CNN-based Image Models Verify a Hypothesis that The Writers of Cuneiform Texts Improved Their Writing Skills When Studying at the Age of Hittite Empire
This work addresses a historical puzzle in cuneiform studies for archaeologists and linguists, but it is incremental as it applies an existing method to a new dataset.
The researchers tackled the problem of understanding why a specific cuneiform tablet with two similar iterations was created, using CNN-based image models to analyze the tablet images without segmenting individual cuneiforms, and found that the first writer was likely a teacher and the second a student improving writing skills, a conclusion not reached by classical linguistics.
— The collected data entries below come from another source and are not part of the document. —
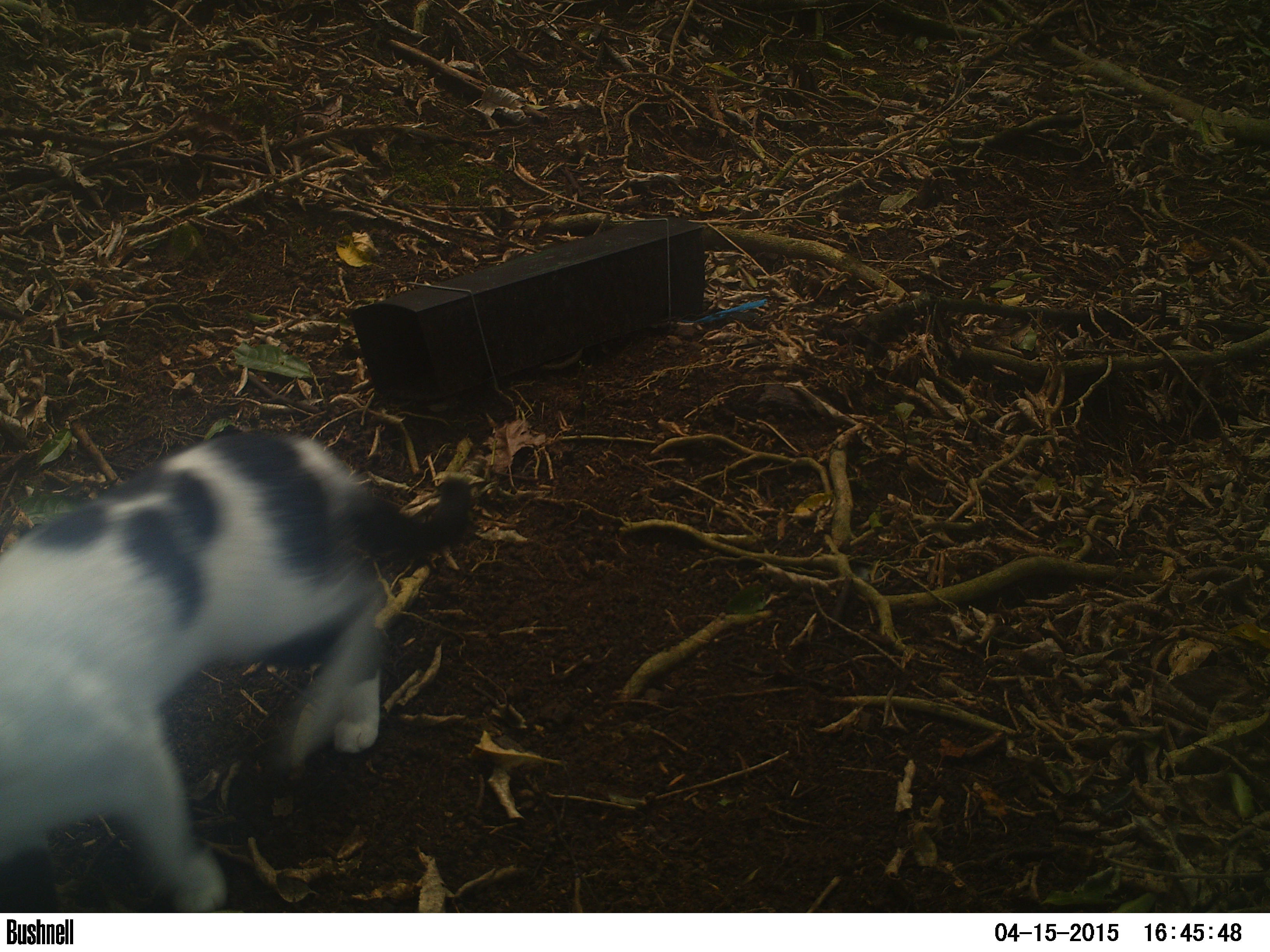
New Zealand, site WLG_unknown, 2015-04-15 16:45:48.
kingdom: Animalia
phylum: Chordata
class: Mammalia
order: Carnivora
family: Felidae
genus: Felis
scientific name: Felis catus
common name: domestic cat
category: cat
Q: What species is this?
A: Cat (domestic cat) (Felis catus).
A cuneiform tablet KBo 23.1 ++/KUB 30.38, which is known to represent a text of Kizzuwatna rituals, was written by two writers with almost identical content in two iterations. Unlike other cuneiform tablets that contained information such as myths, essays, or business records, the reason why ancient people left such tablets for posterity remains unclear. To study this problem, we develop a new methodology by analyzing images of a tablet quantitatively using CNN (Convolutional Neural Network)-based image models, without segmenting cuneiforms one-by-one. Our data-driven methodology implies that the writer writing the first half was a `teacher' and the other writer was a `student' who was training his skills of writing cuneiforms. This result has not been reached by classical linguistics. We also discuss related conclusions and possible further directions for applying our method and its generalizations.